### PROMPT
Give the material as a numbered list, beginning at the line that contains "How far does" and stopping after the last line of the material. Skip blank lines, and leave the pictures out.

### DATA FOR THIS TASK
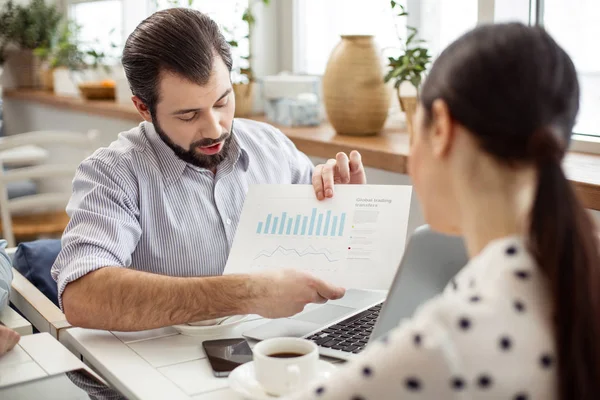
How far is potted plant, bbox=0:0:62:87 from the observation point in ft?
15.5

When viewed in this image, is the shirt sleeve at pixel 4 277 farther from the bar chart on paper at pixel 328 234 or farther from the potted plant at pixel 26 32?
the potted plant at pixel 26 32

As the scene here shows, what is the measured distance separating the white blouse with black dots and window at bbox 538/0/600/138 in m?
1.50

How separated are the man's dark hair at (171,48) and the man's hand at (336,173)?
1.06 feet

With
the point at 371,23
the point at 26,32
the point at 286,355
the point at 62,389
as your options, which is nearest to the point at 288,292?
the point at 286,355

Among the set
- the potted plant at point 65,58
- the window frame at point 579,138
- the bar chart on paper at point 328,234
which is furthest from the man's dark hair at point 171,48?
the potted plant at point 65,58

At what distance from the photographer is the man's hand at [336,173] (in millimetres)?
1437

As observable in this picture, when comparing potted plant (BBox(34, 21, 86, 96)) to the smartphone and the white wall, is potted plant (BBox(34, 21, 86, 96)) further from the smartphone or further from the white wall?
the smartphone

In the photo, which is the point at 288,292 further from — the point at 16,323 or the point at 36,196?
the point at 36,196

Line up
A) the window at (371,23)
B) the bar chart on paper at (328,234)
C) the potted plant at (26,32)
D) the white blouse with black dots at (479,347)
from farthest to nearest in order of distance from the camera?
1. the potted plant at (26,32)
2. the window at (371,23)
3. the bar chart on paper at (328,234)
4. the white blouse with black dots at (479,347)

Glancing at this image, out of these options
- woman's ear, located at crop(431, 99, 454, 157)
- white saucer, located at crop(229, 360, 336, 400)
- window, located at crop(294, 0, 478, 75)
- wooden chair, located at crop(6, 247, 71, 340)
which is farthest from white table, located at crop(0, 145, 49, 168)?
woman's ear, located at crop(431, 99, 454, 157)

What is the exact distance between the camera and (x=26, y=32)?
4730 millimetres

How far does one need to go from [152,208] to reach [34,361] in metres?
0.49

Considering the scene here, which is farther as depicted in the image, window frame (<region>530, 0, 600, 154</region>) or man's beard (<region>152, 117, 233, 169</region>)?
window frame (<region>530, 0, 600, 154</region>)

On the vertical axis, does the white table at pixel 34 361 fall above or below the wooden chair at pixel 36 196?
above
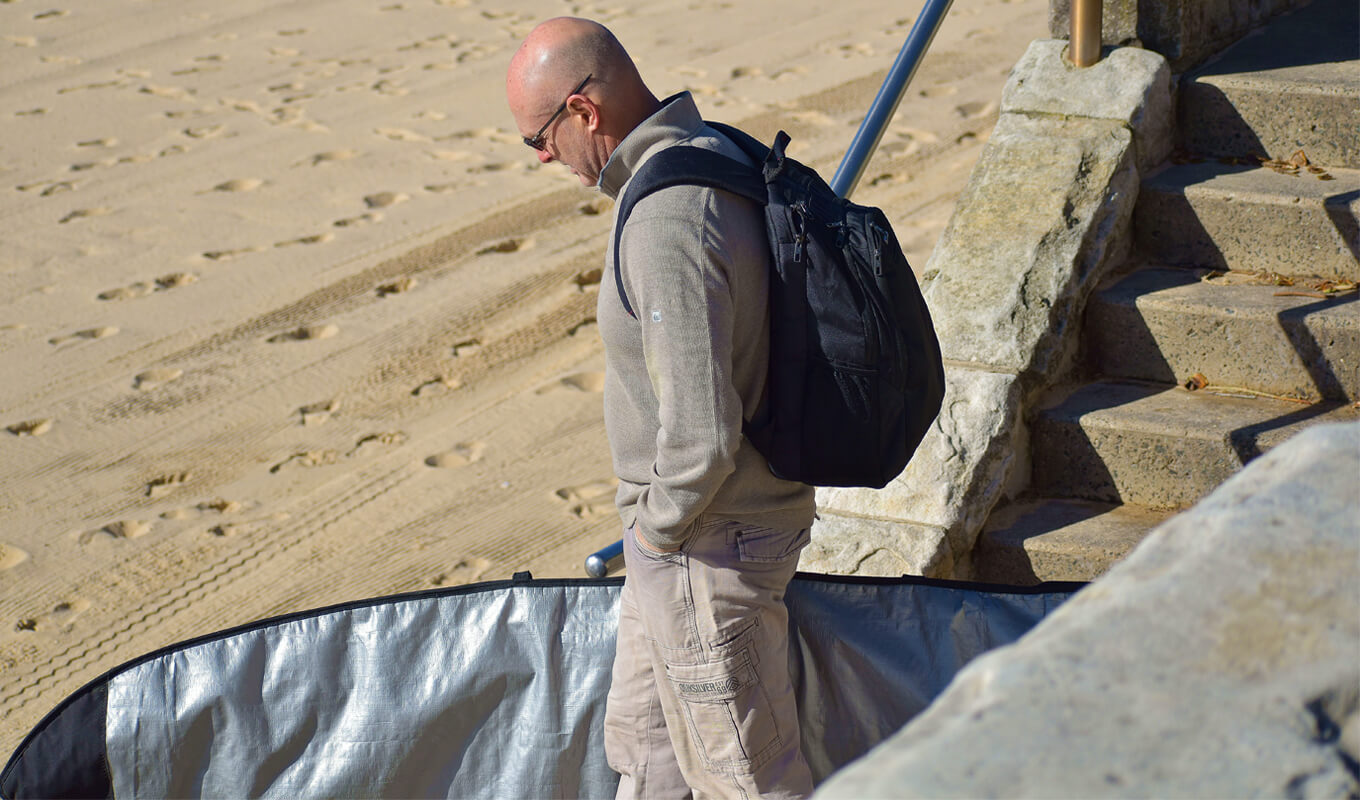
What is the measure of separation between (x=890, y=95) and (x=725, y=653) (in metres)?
1.57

### ANSWER TO THIS TASK
1. How far does one need to go from [152,208] to reach [34,361] in metres?
2. 0.49
3. Considering the scene here, which is farther as depicted in the image, window frame (<region>530, 0, 600, 154</region>) or man's beard (<region>152, 117, 233, 169</region>)?
4. window frame (<region>530, 0, 600, 154</region>)
5. On the vertical axis, does the white table at pixel 34 361 fall above or below the wooden chair at pixel 36 196?
6. above
7. What is the measure of separation between (x=890, y=95) and (x=725, y=653) (in metres)?
8. 1.57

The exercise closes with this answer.